** WORK INSTRUCTION 1 **
In the volunteer blog post, copy the passage starting at "I am at the" and ending at "my five-week adventure.".
** WORK INSTRUCTION 2 **
According to the volunteer blog post, which organization was the writer's volunteer placement with?
** WORK INSTRUCTION 3 **
Carry on the volunteer blog post from its last sentence.

** PASSAGE TO READ **
Armenian Volunteer Corps

Welcome to the Armenian Volunteer Corps (AVC) blog. Here our volunteers and alumni reflect on their experiences living and volunteering in Armenia. For more information about our programs, visit our website www.armenianvolunteer.org, follow us on Facebook https://www.facebook.com/Armenianvolunteer or drop us an email: info@avc.am .

Monday, August 10, 2009

Coming and Going

Sophia Shahverdian
Maryland, USA

I am at the tail-end of my first visit to Armenia. I had tried to come many times before with friends, but each time, plans fell through and I never made the trip. I decided that if I was going to come to Armenia, I couldn’t depend on anyone else to make it happen and I just had to figure out a way that I could go on my own. After some research and talking with past volunteers, I discovered Armenian Volunteer Corps. I knew that Armenia would always be here for me to visit as a tourist, but this was a chance for me to live and work among Armenians, and try my best to understand the history, life today and possibilities for the future. So after one month of planning, I boarded a plane from Washington, DC headed to Yerevan to begin my five-week adventure.

I didn’t come to Armenia with too many expectations. I knew my time was rather short to make a real impact, but I was excited to do something other than tour churches and eat khorovatz (both of which I highly recommend). My volunteer placement is with the National Competitiveness Foundation of Armenia, a public-private partnership which strives to enhance Armenia’s global competitiveness through sustainable projects in tourism, healthcare and education. I wasn’t really sure what that meant or what I would be doing with them, but here I was, ready and willing to help in any way that I could. The assignments I have been given are mostly research-based, like how to develop specialty clinics in oncology and cardiovascular care. This is slightly out of the realm of my process-oriented, logistical coordination and management job back home as a Project Analyst at Johns Hopkins Medicine International in Baltimore, Maryland. However, I figured this was an opportunity to do something different by working on the more conceptual and developmental end of projects. After a few bumps in the road (renovations at the office, no internet to do “internet research”), I began to understand the overwhelming amount of work my colleagues did and how the research I was doing would fit into possible future projects the Competitiveness Foundation has in mind. I looked things up online, read articles, talked with locals and did my research. Turns out that what I did in the short time I was here was useful, and one of the documents that I drafted was used as the basis for a policy accepted by the Board of Directors.

** GIVEN DATA **
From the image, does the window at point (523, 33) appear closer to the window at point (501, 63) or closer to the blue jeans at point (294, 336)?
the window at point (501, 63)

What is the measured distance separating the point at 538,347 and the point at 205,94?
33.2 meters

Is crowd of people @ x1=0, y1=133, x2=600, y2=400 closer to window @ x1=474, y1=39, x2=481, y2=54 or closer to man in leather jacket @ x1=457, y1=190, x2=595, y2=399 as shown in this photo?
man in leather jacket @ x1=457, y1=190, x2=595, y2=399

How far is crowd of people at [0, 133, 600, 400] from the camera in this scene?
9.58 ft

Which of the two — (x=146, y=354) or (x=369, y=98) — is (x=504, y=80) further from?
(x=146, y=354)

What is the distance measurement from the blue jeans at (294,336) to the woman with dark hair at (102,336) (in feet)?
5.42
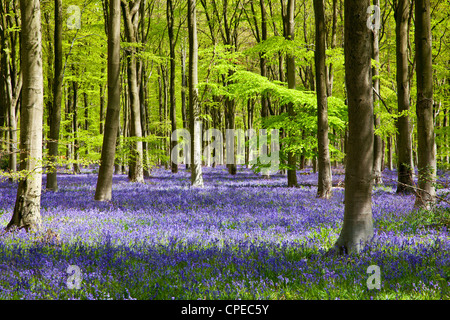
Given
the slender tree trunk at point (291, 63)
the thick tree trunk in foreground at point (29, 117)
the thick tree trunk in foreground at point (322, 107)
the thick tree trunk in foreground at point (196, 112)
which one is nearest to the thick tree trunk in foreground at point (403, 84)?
the thick tree trunk in foreground at point (322, 107)

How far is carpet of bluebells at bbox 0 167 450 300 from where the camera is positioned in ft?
11.8

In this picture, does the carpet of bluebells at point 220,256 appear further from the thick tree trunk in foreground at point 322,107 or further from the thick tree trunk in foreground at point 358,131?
the thick tree trunk in foreground at point 322,107

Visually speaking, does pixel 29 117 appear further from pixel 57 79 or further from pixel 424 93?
pixel 424 93

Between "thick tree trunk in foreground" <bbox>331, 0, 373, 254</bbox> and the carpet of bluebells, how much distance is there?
329 mm

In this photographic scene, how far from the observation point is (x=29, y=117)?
624 cm

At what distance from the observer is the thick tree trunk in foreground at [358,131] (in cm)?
461

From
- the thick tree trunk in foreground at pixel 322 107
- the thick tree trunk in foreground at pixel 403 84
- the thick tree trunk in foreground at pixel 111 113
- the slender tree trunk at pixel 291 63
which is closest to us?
the thick tree trunk in foreground at pixel 111 113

** EXERCISE OUTPUT 1 **
I am at the tail-end of my first visit to Armenia. I had tried to come many times before with friends, but each time, plans fell through and I never made the trip. I decided that if I was going to come to Armenia, I couldn’t depend on anyone else to make it happen and I just had to figure out a way that I could go on my own. After some research and talking with past volunteers, I discovered Armenian Volunteer Corps. I knew that Armenia would always be here for me to visit as a tourist, but this was a chance for me to live and work among Armenians, and try my best to understand the history, life today and possibilities for the future. So after one month of planning, I boarded a plane from Washington, DC headed to Yerevan to begin my five-week adventure.

** EXERCISE OUTPUT 2 **
The National Competitiveness Foundation of Armenia.

** EXERCISE OUTPUT 3 **
There is a wave of change building in Armenia. There is so much possibility in a developing economy. Creativity, opportunity and ideas abound. The network of ‘movers and shakers’ includes some really amazing people that are trying to put things into motion in Armenia. I am lucky to have met and worked with some of those people, and AVC gave me that opportunity. I have built connections in Armenia that I am sure will help me in my own personal and professional development.

There is a wave building. Hold tight. I think it’s going to be a tsunami.